On August 4th, 2020, the Port area of Beirut was rocked by two massive explosions, killing over 200 people and wounding more than 6,000. Buildings were destroyed or damaged within a 10 km area around the port, including an estimated 70,000 apartments and nearly 40,000 residential or commercial spaces.
UNHCR partnered with four international organizations (MEDAIR, ACTED, Save the Children, and Intersos) to rehabilitate shelters, restore shared spaces, and introduce the upgrading of selected neighborhood–level communal spaces, in six neighborhoods severely affected by the blast: Karantina, Mar Mikhael, Geitawi, Badawi, Bachoura, and Karm el-Zeitoun. In this framework, ACTED and Beirut Urban Lab at the Maroun Semaan Faculty of Engineering and Architecture (MSFEA) at the American University of Beirut (AUB), partnered to develop an assessment meant to support the effort of locating the recovery efforts within an urban-scale approach in each of the abovementioned neighborhoods.
This report is one of the six Urban Snapshots conceived by the Beirut Urban Lab (BUL) in partnership with ACTED and funded by UNHCR in Fall/Winter 2020-2021.
The reports are designed to a) Inform the understanding of each of the four INGOs and UNHCR about the urban processes underway in each of the neighborhood prior to the blast, focusing on those processes that are likely to slow-down or threaten the return of residents and the recovery of the neighborhood, and b) Whenever possible, point the INGOs in each of the neighborhood towards potential communal projects of important social relevance.
Further, the Urban Snapshots have the potential to support the work of the community of social workers, city planners, urban designers, researchers, activists, and others who are intervening with relief, repair, and recovery in short, medium, or long term development in Beirut in response to the August 4th, 2020 port blast.
The assessment built on the knowledge and research of the Beirut Urban Lab about each of the six neighborhood’s history and urban conditions. Additional fieldwork was conducted by a team of field researchers to gather the needed information from neighborhood-level interviews and discussions with residents, NGOs, etc.
Each of the reports locates the effects of the explosion within the larger urban trends that have influenced the studied neighborhood over the past three decades. It does so by providing a preliminary urban documentation and analysis of the neighborhood conditions, including a brief historical overview, insights about contextual urban trends, profiles of influential stakeholders, and a brief review of socio-spatial conditions. To the extent possible, the reports thus cover both urban trends and recovery efforts at the household (e.g., resident, business-owner), building, and neighborhood scales (e.g., shared space, road, recycling).
Each report further unravels some of the critical threats that are likely to undermine the recovery of each neighborhood, including dwellers’ return, the rehabilitation of shared spaces and amenities, the reignition of economic activities, and the restoration of tangible and intangible heritage.
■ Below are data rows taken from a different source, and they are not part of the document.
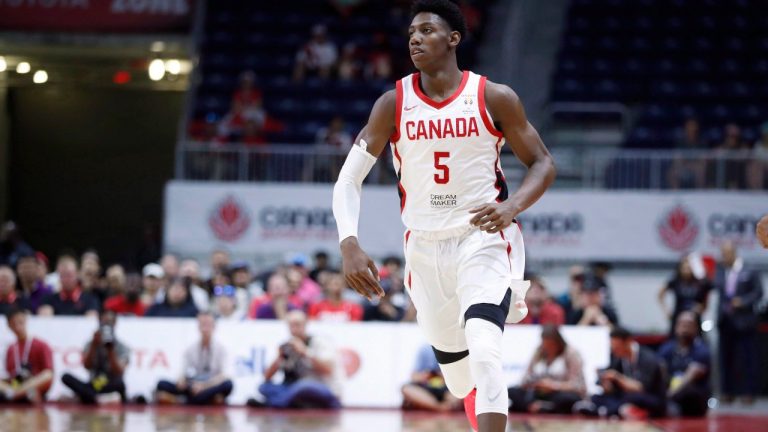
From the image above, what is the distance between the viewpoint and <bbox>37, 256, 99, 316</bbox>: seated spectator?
514 inches

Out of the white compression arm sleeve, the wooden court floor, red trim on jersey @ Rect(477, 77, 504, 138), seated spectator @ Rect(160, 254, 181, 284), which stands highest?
red trim on jersey @ Rect(477, 77, 504, 138)

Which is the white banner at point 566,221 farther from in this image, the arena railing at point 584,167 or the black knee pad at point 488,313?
the black knee pad at point 488,313

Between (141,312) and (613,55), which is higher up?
(613,55)

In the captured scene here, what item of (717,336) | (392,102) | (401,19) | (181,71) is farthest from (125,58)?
(392,102)

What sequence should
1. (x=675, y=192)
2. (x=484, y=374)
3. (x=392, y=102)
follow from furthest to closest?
(x=675, y=192)
(x=392, y=102)
(x=484, y=374)

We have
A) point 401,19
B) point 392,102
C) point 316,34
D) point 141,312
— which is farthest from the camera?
point 401,19

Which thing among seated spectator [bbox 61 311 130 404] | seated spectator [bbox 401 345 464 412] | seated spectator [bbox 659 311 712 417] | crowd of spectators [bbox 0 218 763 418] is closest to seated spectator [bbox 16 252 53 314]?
crowd of spectators [bbox 0 218 763 418]

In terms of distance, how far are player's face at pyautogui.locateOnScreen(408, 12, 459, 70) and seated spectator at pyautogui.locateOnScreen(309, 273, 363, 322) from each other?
23.1 ft

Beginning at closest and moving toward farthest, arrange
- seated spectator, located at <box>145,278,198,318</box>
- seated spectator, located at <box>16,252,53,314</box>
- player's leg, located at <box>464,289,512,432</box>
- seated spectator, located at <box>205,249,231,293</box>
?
1. player's leg, located at <box>464,289,512,432</box>
2. seated spectator, located at <box>145,278,198,318</box>
3. seated spectator, located at <box>16,252,53,314</box>
4. seated spectator, located at <box>205,249,231,293</box>

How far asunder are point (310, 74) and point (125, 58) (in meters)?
5.71

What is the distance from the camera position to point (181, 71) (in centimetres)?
2439

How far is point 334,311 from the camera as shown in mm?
12875

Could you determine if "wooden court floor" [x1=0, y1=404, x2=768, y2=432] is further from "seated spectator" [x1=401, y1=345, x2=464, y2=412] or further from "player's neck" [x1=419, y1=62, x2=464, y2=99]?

The reports are not conceived as exhaustive surveys. Rather, they are snapshots, taken at a specific moment (i.e. November-December 2020), yet located within a solid understanding of the economic, social, and political forces that influence Beirut’s ongoing urbanization. Indeed, they build, as outlined thoroughly in the methodological section, on pre-existing knowledge of the neighborhood developed at the BUL and complemented by data gathered during November and December 2020 directly in the neighborhoods.